-------- STORED DATA --------
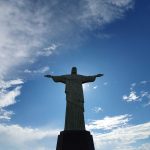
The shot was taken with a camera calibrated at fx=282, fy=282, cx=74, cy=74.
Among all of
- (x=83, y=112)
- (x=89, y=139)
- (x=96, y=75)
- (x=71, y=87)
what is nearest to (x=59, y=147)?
(x=89, y=139)

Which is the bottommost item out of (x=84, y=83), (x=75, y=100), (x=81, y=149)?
(x=81, y=149)

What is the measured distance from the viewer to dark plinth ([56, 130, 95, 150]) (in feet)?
39.8

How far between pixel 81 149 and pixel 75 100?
2.59 meters

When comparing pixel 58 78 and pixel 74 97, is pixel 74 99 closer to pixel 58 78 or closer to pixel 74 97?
pixel 74 97

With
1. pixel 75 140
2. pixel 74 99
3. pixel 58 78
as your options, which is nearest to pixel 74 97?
pixel 74 99

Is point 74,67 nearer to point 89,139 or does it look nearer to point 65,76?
point 65,76

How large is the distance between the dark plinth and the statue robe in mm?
645

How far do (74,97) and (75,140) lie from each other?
2.38 metres

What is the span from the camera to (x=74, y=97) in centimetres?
1384

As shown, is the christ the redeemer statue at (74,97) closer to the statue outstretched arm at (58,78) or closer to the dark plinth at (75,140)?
the statue outstretched arm at (58,78)

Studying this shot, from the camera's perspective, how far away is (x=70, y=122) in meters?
13.2

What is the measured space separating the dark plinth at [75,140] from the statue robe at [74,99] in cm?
65

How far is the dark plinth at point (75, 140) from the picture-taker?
12117 millimetres

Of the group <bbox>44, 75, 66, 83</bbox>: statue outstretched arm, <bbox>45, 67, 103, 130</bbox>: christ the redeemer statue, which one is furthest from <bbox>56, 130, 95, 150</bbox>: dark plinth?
<bbox>44, 75, 66, 83</bbox>: statue outstretched arm
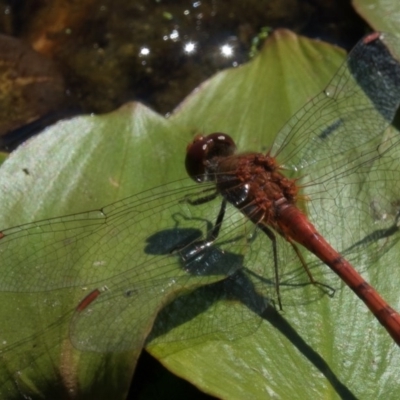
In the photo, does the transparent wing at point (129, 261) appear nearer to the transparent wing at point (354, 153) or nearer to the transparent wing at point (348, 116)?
the transparent wing at point (354, 153)

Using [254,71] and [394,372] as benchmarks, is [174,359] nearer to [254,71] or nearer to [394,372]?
[394,372]

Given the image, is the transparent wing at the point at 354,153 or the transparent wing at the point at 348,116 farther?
the transparent wing at the point at 348,116

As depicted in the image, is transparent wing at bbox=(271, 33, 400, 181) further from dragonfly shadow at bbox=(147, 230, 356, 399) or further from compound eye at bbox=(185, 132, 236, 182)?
dragonfly shadow at bbox=(147, 230, 356, 399)

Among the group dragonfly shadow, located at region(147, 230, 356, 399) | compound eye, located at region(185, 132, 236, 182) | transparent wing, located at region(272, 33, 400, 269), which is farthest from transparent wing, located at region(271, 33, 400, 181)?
dragonfly shadow, located at region(147, 230, 356, 399)

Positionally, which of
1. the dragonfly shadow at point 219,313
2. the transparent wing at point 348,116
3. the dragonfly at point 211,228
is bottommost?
the dragonfly shadow at point 219,313

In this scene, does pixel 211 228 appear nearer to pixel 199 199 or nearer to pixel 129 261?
pixel 199 199

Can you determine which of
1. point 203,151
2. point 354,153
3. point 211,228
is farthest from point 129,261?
point 354,153

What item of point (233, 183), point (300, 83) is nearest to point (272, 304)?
point (233, 183)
--------
(WHAT THE TASK REQUIRES): Retype the stretch of the listing from the line containing "What item of" through the end of the listing, reproducing each line exactly.

(THE ANSWER):
What item of point (233, 183), point (300, 83) is nearest to point (272, 304)?
point (233, 183)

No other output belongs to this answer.